Prologue [de la première partie]
- Type de publication : Chapitre d’ouvrage
- Ouvrage : Jules Renard, écrivain de l’intime
- Pages : 29 à 30
- Collection : Études romantiques et dix-neuviémistes, n° 62
Prologue
Il est couramment affirmé que « le xixe siècle tout entier parle à la première personne1 ». Cette opinion appelle cependant la nuance, surtout si l’on se réfère à la période où Jules Renard fit ses débuts littéraires. Certes, vers 18852, les lignes de partage idéologiques qui traversent le champ littéraire français deviennent insensiblement floues : la doxa réaliste et naturaliste commence à être contestée, non plus seulement par les contempteurs d’une littérature jugée « putride3 », mais par des écrivains – tel l’auteur d’À Rebours (1884) –, peu suspects d’académisme et de puritanisme. Néanmoins ces manifestations contestataires n’en sont qu’à la phase des prodromes. La franche rupture ne sera consommée qu’un peu plus tard. Pour l’heure, Flaubert et Zola continuent de faire autorité dans ce que l’on peut nommer, à l’instar de Pierre Bourdieu4 mais sans doute en péchant par simplification, l’avant-garde littéraire française. Or les deux romanciers, ainsi que leurs épigones, n’engagent guère à l’épanchement personnel, surtout si sa finalité première tourne à l’exhibition publique. Certes, la confession est pratique courante, mais elle perd tout statut légitime hors du cadre strictement privé du journal intime ou de la correspondance, voire celui de l’interview journalistique. Dans les romans, en revanche, il est préférable de décrire la vie, « […] telle qu’elle passe dans les rues, la vie des pauvres et des riches, aux marchés, aux courses, sur les boulevards, au fond des ruelles populeuses, et tous les métiers en branle ; et toutes les passions remises debout, sous le plus 30beau jour ; et les paysans et les bêtes, et les campagnes !… […] Oui ! toute la vie moderne5 ! » Le mouvement, qui connaît quelque essoufflement, porte encore à l’ethnologie plus qu’à l’égologie, à l’extraversion plus qu’à l’introspection.
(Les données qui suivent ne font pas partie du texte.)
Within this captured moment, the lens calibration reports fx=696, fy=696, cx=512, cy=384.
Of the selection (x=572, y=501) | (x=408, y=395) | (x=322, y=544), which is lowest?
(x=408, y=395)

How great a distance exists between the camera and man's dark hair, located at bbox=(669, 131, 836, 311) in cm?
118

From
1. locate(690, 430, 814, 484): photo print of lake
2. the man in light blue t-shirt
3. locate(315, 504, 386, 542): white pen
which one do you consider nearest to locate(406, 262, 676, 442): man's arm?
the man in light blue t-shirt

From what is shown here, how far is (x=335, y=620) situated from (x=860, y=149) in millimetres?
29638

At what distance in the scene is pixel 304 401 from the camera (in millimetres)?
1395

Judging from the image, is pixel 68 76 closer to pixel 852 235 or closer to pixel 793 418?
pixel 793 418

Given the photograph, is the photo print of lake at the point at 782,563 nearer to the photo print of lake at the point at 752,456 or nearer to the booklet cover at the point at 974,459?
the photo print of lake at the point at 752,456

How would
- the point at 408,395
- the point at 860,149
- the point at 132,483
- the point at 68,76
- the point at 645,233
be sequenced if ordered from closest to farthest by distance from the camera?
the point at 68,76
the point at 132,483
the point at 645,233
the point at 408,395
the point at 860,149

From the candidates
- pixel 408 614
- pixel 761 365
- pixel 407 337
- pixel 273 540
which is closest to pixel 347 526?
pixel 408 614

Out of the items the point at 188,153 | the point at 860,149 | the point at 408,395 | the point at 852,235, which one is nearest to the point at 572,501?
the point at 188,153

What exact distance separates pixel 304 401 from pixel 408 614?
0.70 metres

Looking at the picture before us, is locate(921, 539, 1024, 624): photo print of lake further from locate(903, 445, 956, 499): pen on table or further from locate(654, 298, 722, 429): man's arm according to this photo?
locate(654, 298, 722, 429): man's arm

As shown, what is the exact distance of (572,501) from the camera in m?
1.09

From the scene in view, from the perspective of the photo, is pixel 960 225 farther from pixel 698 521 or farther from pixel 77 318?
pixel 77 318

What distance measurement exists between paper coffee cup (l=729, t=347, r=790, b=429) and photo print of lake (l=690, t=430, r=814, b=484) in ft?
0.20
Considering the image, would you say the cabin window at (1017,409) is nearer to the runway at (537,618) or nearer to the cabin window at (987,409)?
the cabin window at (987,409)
Le parcours littéraire de Jules Renard est symptomatique de l’histoire littéraire à la fin du xixe siècle. De livre en livre, c’est le réalisme que l’on voit chez lui se métamorphoser peu à peu. Dans cette partie nous suivrons donc le chemin qui mène Renard d’un réalisme intégral à un réalisme subjectif, d’une littérature impersonnelle à une œuvre de l’intime qui, à la fois, s’inspire d’une observation minutieuse du réel vécu et en propose une représentation intériorisée et poétisée.
1 Jean-Yves Tadié, Introduction à la vie littéraire du xixe siècle [1970], Paris, Bordas, 1984, p. 11.
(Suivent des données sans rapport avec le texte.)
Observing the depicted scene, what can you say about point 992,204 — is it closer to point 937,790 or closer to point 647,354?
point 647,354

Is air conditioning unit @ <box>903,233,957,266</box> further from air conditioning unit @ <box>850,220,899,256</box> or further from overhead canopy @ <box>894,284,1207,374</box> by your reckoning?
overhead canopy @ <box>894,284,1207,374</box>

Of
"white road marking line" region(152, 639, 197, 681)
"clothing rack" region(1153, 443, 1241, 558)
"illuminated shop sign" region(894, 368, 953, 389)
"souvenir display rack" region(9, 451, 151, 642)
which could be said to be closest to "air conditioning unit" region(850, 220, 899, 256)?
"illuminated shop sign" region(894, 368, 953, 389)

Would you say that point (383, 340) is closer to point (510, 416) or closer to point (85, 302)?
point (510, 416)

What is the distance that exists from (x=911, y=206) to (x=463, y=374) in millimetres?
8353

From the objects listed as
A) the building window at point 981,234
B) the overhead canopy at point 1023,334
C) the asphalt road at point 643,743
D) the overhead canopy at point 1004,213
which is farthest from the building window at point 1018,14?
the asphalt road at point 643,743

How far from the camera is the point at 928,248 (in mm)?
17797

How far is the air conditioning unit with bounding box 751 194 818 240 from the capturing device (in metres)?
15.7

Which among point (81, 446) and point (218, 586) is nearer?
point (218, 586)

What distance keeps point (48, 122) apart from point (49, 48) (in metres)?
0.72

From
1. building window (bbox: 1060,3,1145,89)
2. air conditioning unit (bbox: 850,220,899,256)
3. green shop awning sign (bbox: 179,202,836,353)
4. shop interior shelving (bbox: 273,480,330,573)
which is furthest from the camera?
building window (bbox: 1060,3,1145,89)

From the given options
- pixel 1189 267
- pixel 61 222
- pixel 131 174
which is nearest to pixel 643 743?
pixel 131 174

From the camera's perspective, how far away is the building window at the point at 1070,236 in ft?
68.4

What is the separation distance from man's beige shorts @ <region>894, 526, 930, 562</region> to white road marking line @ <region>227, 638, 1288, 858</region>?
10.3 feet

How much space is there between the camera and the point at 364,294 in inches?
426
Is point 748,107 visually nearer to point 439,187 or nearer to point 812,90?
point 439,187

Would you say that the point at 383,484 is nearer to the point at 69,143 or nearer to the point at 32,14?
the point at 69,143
2 Renard commence à rédiger ses premières nouvelles en 1885. Celles-ci furent publiées en octobre 1888, sous le titre Crime de village.
3 « La littérature putride » est le titre donné par Louis Ulbach à son compte rendu de Thérèse Raquin, comme l’indique Henri Mitterand, dans Le Regard et le signe, Paris, PUF, coll. « Écriture », 1987, p. 14.
4 L’expression est employée par Pierre Bourdieu dans Les Règles de l’art, genèse et structure du champ littéraire [1992], Paris, Seuil, coll. « Points », 1998, notamment p. 203 sqq.
5 Il s’agit des paroles de Lantier dans L’Œuvre d’Émile Zola [1886], Le Livre de poche, 1996, p. 106.